Feit 4: Ook na 6 maanden legt de voeding van een kind een belangrijke basis voor de gezondheid op volwassen leeftijd

De eerste 1000 dagen bestaan uit de zwangerschap tot de 2e verjaardag van een kind. Deze dagen bieden een unieke kans een goede basis te leggen voor de gezondheid van een kind. Voor nu, maar ook voor later. Goed eten tijdens de eerste 1000 dagen kan een positief effect hebben op de gezondheid op de langere termijn. Daarom is het in deze periode voor een kind zo belangrijk om goed te eten en om gezonde eetgewoontes aan te leren. Met borstvoeding wordt een belangrijke basis gelegd, ook na 6 maanden. Als een baby geen borstvoeding (meer) krijgt, biedt flesvoeding uitkomst.

Net als bij volledige zuigelingenvoeding geldt ook bij opvolgmelk dat niet alleen wettelijk is bepaald wat erin MOET zitten maar ook wat erin MAG zitten. Onderzoek onthult steeds meer effectieve ingrediënten van moedermelk.
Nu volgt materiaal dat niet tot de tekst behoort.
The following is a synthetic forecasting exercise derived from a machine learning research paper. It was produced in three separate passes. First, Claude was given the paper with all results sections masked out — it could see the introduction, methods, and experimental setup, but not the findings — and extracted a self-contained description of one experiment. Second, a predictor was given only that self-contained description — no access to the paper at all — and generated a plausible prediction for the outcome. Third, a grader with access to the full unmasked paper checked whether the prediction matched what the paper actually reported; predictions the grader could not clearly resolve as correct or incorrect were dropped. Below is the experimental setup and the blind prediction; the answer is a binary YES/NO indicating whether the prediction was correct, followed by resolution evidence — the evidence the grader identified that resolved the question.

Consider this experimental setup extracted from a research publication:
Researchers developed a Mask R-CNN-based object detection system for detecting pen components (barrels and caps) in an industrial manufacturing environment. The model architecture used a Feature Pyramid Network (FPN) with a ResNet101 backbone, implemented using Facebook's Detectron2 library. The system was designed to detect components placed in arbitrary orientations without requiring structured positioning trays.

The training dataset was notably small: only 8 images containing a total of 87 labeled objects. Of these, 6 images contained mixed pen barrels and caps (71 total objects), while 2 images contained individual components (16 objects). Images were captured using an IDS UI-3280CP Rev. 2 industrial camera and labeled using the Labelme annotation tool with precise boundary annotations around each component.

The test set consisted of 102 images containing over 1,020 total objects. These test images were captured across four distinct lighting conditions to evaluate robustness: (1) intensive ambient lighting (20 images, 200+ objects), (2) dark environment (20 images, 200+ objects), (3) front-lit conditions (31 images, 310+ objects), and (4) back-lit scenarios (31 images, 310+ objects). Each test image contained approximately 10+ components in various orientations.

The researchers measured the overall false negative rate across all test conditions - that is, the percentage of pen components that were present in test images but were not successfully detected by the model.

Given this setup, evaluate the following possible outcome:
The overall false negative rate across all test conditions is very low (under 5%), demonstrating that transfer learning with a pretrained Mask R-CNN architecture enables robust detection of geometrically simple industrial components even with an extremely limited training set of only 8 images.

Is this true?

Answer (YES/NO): NO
De Europese wetgeving staat toe dat deze wetenschappelijk onderbouwde ingrediënten worden toegevoegd aan opvolgmelk. Denk hierbij aan prebiotische vezels, postbiotica en arachidonzuur (AA). Juist die laatste ingrediënten maken het verschil tussen merken opvolgmelk.
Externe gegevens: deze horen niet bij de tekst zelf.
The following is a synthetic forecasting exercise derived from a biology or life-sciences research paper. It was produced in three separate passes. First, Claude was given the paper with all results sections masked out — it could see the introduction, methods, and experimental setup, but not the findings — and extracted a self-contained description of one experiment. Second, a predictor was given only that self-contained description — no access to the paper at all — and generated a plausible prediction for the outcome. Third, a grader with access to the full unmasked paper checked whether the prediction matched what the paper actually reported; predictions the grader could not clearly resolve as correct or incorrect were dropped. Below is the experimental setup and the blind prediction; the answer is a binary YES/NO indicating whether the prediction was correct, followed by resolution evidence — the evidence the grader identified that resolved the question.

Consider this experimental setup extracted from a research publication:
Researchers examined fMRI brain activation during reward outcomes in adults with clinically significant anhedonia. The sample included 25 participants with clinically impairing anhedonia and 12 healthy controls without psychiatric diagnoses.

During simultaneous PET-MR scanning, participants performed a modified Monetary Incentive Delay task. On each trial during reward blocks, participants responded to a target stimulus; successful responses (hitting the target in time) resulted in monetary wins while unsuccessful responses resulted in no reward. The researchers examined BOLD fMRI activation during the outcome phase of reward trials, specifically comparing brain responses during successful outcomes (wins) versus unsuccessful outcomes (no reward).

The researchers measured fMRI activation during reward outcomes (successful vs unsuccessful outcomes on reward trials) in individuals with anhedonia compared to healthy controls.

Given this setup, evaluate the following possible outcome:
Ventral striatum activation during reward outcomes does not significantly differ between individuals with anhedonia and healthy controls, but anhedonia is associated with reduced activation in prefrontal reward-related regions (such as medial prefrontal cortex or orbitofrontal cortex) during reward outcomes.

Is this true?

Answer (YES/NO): NO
Feit 5: Opvolgmelk van Nutrilon is te herkennen aan de nummers op de verpakking

Opvolgmelk verschilt van volledige zuigelingenvoeding voor jonge baby’s. Voor ouders is het belangrijk te weten dat ze de juiste voeding voor hun kind kopen. Daarom hanteert Nutrilon nummers op de verpakking om het verschil duidelijk te maken.

  • 2: opvolgmelk geschikt voor kinderen van 6-12 maanden
  • 3: opvolgmelk geschikt voor kinderen van 10-12 maanden
  • 4: dreumesmelk voor kinderen van 12-24 maanden
  • 5: peutermelk voor kinderen van 24-36 maanden

Ouders kunnen in de overgang van het ene naar het andere nummer een reeds aangebroken verpakking eerst opmaken. Een kind krijgt niet direct een tekort aan bepaalde voedingsstoffen als nog enkele dagen of een week de voeding met een “te laag” nummer gebruikt.

Referenties

  1. Yadav D et al (2011) Iron deficiency: beyond anemia. Indian J Pediatr. 78.
  2. Koletzko B et al (2020) Should formula for infants provide arachidonic acid along with DHA? A position paper of the European Academy of Paediatrics and the Child Health Foundation. Am J Clin Nutr 111:10-16
  3. Huet F et al (2016). Partly fermented infant formulae with specific oligosaccharides support adequate infant growth and are well-tolerated. J Pediatr Gastroenterol Nutr 63(4):e43-53.
  4. Campeotto F et al (2016) A fermented formula in pre-term infants: clinical tolerance, gut microbiota, down-regulation of faecal calprotectin and up-regulation of faecal secretory IgA. Br J Nutr 105(12):1843-51
  5. Tims S et al (2018) Gut microbiota composition modulation by partly fermented infant formulae supplemented with prebiotics scGOS/lcFOS. J Pediatr Gastroenterol Nutr 66:884-5
  6. Rodriguez-Herrera A et al (2019) Gastrointestinal Tolerance, Growth and Safety of a Partly Fermented Formula with Specific Prebiotics in Healthy Infants: A Double-Blind, Randomized, Controlled Trial. Nutrients 11(7), 1530.